Two of the other main four candidates in the Democratic field — state Sen. Joe Schiavoni of Boardman and Richard Cordray of Grove City — last week made available copies of their last three years' tax returns, complete with schedules showing deductions and sources of income. Former state Supreme Court Justice Bill O'Neill released last year's taxes, saying the two previous years were similar.

Kucinich's spokesman said he's requested an extension to file a return for 2017 and on Monday, his campaign emailed only the first two pages of his 2016 and 2015 returns, making it impossible to know from where he and his wife have received their income.

Kucinich's spokesman, Andy Juniewicz, noted that Cordray's campaign hadn't distributed copies of his returns to reporters, instead making them available for inspection at his Columbus headquarters. The Dispatch would have to go to Cleveland to see the rest of Kucinich's returns, Juniewicz said.

Juniewicz emailed the first two pages of Kucinich's 2015 and 2016 returns — the Dispatch had requested back to 2014 — and then, in a subsequent email, said, "Now that it's clear exactly what you're asking for, the forms and schedules will be available to you for review in Cleveland tomorrow. We've been advised that transmitting personal financial information electronically is inadvisable. I can have them available beginning at 10 a.m. Tuesday."

The former congressman's campaign also wanted to know how much Cordray disclosed. The former attorney general disclosed the amounts and sources of all income for the past three years, and included state tax filings that weren't even requested by The Dispatch.

Cordray, also former director of the U.S. Consumer Financial Protection Bureau, said Kucinich should have been more forthcoming.

"Until Dennis Kucinich releases his full tax returns, the people of Ohio have reason to wonder how much he was paid by Fox News, whether he was paid by Russia Today or Sputnik News — two propaganda tools of the Kremlin — and we won't know what other financial ties he has to pro-Assad groups," Cordray said in a conference call with reporters.

Kucinich was a paid contributor for Fox from the time he left Congress in 2013 until late last year. He appeared on Russia Today as recently as Sunday, but Juniewicz on Friday said Kucinich hasn't been paid for those appearances.
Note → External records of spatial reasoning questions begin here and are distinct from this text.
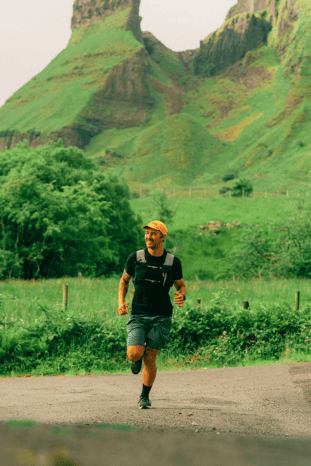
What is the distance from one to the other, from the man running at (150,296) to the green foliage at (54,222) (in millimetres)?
21551

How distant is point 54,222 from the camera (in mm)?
28453

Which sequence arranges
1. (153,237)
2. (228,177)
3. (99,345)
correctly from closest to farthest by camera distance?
(153,237) → (99,345) → (228,177)

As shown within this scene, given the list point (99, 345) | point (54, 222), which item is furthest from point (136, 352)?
point (54, 222)

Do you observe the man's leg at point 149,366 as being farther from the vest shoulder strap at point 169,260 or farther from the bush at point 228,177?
the bush at point 228,177

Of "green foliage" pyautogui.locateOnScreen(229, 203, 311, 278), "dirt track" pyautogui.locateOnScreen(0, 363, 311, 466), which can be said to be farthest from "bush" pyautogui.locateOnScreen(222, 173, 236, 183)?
"dirt track" pyautogui.locateOnScreen(0, 363, 311, 466)

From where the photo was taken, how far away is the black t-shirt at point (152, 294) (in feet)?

Kucinich already had been ordered by the Ohio Ethics Commission to disclose a $20,000 contribution from a group that supports Syrian dictator Bashir al-Assad. He initially defended the group, then said he didn't know of its pro-Assad bent and would return the money.

The tax information Kucinich, 71, released Monday indicates that he and his wife, Elizabeth, earned wages totaling $170,417 in 2016 and $184,740 in 2015. They received pension and Social Security income each of those years totaling about $46,000, and in 2016 they reported business income of $122,201.

In 2015, the couple listed a Washington, D.C., address. In 2016, they listed a Cleveland post office box. Dennis Kucinich's profession is listed as "Author, TV News Analyst." Elizabeth Kucinich is listed as "CFS Consultant."

Cordray said that with a number of scandals rocking Capitol Square, it's especially important this year for political candidates to be transparent.

"It's clear that our next governor will have to restore ethical standards in a Statehouse that's turned into a cesspool under Republican leadership," he said. "The next governor needs to have the backbone to take on the powerful special interests that have a choke-hold on state government."